| Working data |
• • • •
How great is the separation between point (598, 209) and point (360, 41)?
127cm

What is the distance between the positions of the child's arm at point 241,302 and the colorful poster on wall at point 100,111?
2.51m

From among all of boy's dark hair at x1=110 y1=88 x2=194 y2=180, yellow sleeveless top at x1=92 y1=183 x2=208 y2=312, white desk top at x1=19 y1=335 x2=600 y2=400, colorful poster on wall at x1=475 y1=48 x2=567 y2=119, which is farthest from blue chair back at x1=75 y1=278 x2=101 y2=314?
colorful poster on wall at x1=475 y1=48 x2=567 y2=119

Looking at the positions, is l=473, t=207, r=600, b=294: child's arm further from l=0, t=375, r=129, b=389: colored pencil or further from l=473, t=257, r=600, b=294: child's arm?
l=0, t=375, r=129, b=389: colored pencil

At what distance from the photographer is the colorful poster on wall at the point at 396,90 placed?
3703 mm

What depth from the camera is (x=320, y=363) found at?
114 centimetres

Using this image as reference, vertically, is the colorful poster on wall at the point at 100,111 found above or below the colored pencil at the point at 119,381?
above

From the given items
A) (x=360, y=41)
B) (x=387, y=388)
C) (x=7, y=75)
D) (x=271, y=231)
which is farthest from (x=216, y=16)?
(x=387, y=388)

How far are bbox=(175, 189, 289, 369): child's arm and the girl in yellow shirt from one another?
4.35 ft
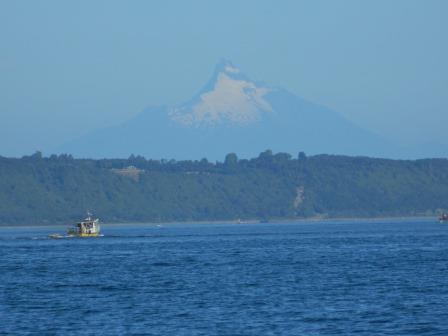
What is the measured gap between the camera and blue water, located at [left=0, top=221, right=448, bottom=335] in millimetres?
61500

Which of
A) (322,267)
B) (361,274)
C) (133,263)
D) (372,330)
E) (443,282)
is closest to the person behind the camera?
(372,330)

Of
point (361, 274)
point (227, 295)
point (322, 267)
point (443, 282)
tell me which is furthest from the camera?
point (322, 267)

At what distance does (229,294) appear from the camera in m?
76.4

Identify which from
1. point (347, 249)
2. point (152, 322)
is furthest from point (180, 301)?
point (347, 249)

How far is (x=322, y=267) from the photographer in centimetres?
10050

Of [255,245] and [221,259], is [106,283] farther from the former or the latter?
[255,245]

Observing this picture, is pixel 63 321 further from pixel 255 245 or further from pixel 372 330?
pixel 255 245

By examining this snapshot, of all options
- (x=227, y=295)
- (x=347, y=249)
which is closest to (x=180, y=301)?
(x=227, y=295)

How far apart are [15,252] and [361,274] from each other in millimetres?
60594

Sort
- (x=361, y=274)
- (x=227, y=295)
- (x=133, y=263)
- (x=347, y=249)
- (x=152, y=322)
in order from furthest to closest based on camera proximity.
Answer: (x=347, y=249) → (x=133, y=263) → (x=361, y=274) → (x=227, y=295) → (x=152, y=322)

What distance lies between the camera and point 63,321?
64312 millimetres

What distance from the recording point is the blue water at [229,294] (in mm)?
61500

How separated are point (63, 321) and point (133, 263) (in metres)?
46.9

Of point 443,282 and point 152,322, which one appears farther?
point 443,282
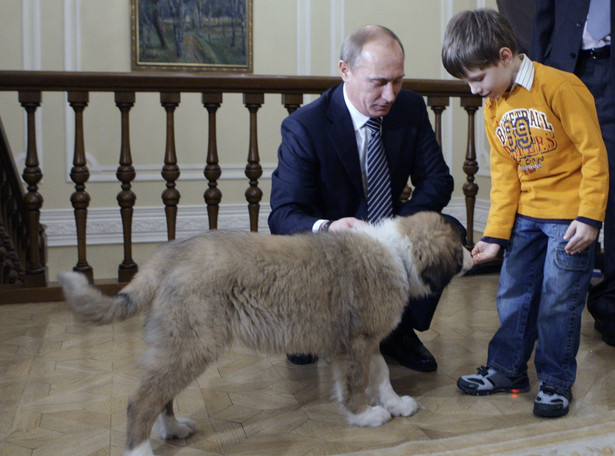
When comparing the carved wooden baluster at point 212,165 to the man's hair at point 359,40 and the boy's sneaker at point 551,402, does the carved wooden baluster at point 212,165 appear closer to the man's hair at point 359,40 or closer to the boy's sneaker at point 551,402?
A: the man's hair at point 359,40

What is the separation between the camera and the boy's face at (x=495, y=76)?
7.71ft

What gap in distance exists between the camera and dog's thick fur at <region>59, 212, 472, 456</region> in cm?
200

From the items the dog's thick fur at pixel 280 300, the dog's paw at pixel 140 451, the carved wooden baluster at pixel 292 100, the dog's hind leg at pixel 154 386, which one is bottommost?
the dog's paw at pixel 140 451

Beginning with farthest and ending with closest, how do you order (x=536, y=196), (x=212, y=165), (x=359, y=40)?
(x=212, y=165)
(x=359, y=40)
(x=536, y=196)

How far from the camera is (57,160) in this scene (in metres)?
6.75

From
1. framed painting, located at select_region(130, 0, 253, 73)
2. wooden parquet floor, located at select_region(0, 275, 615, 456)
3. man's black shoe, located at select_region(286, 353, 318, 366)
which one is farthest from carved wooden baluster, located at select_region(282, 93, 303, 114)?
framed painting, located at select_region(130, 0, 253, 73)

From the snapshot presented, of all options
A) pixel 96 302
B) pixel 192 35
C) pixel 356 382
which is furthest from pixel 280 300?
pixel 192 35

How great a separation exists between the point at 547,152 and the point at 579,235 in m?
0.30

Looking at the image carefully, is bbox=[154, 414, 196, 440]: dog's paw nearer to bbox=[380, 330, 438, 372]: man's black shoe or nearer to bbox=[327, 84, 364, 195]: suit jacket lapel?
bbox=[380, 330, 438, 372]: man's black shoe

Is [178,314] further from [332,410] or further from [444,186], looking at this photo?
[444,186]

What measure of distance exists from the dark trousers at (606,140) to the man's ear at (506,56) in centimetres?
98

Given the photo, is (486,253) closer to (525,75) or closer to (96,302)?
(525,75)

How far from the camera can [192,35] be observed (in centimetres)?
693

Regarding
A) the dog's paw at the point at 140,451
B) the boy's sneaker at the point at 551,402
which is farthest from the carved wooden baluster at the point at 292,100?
• • • •
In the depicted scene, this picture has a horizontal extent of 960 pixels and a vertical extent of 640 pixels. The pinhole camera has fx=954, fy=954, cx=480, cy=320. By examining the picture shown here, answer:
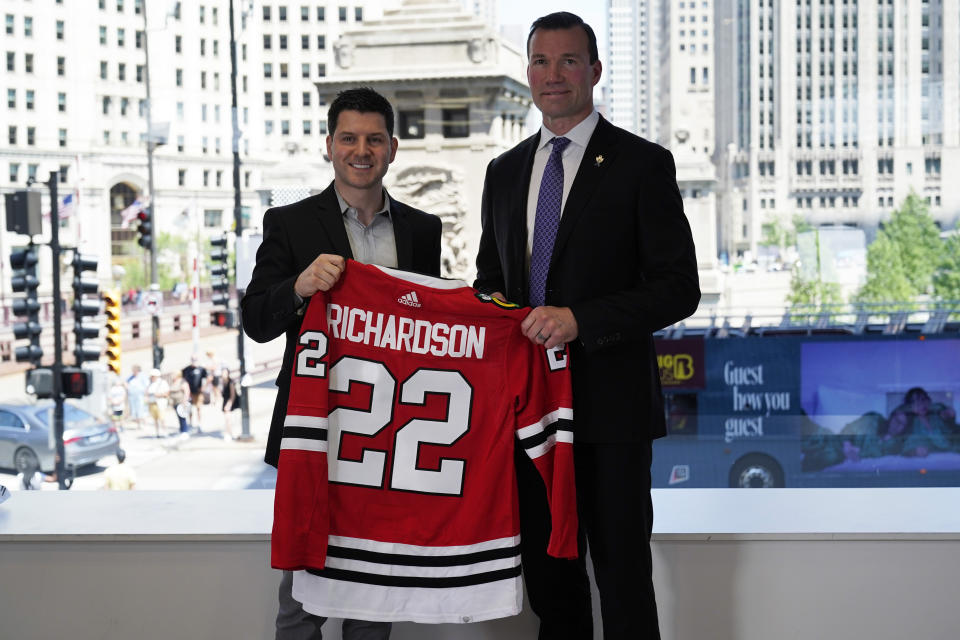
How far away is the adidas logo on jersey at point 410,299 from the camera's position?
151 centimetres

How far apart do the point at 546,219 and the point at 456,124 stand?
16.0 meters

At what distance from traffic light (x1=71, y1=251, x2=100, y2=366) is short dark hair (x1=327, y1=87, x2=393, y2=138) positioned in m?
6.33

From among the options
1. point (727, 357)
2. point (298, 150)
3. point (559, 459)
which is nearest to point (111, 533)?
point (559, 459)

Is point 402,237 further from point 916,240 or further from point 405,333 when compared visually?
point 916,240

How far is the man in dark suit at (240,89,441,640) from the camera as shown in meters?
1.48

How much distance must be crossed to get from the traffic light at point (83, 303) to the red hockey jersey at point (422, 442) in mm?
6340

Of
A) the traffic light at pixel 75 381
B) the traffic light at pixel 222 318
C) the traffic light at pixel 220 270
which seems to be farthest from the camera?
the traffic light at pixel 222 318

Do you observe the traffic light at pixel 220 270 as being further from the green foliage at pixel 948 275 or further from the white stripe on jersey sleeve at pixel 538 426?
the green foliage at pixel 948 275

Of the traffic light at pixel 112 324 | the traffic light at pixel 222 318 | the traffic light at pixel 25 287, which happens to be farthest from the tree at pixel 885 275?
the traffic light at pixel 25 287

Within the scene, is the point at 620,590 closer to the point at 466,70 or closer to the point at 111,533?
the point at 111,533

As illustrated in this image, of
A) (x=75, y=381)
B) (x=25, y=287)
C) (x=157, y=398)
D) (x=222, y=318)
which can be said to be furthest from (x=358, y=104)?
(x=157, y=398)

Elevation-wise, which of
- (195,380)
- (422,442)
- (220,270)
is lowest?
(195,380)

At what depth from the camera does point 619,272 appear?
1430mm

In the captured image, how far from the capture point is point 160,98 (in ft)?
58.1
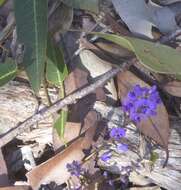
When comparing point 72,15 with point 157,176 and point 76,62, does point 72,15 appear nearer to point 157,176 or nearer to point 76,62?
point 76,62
• • • •
| What the task requires |
Count how many of the lines above contain the word "photographer". Reply with the number alone.

| Correct answer |
2